Migrantes. Partidos divididos entre regulação cuidada e criminalização
A meio desta semana, a União Europeia (UE) chegou a um acordo sobre as políticas de migração, mas longe de consensos e com expectáveis fraturas nos extremos partidários. Ao DN, o eurodeputado Paulo Rangel, eleito pelo PSD, garantiu que este pacto vai "criar uma regulação mais cuidada das migrações" protegendo as fronteiras na mesma medida em que propõe "um regime mais favorável" para refugiados. No outro lado da barricada, o eurodeputado João Pimenta Lopes, eleito pelo PCP, destaca um pacto que "não responde em nada" às necessidades das pessoas que fogem "da degradação das condições de vida" nos seus países de origem, recorrendo à palavra "criminalização".
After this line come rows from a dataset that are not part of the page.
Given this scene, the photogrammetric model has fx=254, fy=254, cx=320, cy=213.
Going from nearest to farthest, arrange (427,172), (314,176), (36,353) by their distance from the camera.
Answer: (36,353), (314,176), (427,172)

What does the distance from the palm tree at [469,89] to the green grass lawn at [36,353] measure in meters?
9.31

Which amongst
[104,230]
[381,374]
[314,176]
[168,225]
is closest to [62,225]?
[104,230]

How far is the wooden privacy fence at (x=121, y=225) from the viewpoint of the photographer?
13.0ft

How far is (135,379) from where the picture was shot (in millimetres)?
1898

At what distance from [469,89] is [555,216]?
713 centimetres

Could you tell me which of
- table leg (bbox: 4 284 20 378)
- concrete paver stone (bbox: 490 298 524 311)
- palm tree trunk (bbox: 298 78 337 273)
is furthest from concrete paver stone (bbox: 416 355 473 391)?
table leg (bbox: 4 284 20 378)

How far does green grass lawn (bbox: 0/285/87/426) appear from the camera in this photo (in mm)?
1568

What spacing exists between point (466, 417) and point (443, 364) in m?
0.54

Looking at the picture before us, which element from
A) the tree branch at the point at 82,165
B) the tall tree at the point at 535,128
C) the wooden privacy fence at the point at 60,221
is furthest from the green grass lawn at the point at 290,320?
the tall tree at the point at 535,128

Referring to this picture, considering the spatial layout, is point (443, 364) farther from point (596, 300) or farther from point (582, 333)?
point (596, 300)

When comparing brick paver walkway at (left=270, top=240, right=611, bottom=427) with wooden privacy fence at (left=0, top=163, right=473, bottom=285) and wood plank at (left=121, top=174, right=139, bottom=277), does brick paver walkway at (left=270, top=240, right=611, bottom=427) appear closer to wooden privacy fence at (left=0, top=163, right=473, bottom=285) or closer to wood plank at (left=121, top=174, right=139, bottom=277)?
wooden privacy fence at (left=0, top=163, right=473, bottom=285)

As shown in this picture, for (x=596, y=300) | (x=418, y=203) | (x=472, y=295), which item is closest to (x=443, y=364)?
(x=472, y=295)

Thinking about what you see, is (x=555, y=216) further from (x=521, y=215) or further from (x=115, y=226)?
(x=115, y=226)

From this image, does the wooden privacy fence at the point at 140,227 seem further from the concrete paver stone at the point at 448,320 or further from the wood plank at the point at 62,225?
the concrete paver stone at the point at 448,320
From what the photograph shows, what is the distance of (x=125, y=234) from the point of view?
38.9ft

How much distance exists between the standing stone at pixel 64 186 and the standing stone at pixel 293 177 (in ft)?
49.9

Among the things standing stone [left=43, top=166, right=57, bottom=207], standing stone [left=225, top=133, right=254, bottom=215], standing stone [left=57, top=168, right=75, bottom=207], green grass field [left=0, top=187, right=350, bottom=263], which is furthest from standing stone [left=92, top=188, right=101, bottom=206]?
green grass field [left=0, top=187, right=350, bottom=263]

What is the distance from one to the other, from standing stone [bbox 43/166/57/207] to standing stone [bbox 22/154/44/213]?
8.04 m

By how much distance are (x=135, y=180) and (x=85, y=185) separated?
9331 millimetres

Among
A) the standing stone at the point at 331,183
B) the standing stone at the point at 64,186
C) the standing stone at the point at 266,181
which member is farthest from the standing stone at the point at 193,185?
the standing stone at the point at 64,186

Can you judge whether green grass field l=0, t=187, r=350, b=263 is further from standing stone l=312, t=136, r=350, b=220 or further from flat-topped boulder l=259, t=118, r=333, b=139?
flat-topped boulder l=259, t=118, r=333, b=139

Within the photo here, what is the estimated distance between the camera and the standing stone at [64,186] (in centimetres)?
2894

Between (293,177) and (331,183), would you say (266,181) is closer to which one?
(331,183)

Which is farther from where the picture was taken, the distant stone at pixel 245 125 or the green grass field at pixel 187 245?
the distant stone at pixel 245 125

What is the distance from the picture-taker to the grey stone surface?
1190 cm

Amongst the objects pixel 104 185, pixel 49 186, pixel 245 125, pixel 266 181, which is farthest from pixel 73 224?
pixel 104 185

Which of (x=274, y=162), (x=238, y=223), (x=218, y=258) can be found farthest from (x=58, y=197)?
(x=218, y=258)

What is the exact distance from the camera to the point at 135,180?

Para já, a palavra de ordem é que há esperança de que esta legislação ainda possa ser moldada para responder aos anseios tanto dos Estados-membros da UE como de quem procura refugiar-se na Europa para encontrar uma vida melhor. Numa nota breve enviada ao DN, a eurodeputada socialista Isabel Santos destaca a importância de ter sido "possível chegar a um acordo em matéria de migrações e asilo", sem no entanto omitir que ainda há arestas a limar. "Está longe de ser o Pacto que sempre defendi, assente na partilha solidária da responsabilidade de asilo entre Estados-membros; no estabelecimento de corredores humanitários e de vias reguladas e seguras; na implementação de uma política efetiva de integração. Espero que se consiga evoluir no futuro", conclui.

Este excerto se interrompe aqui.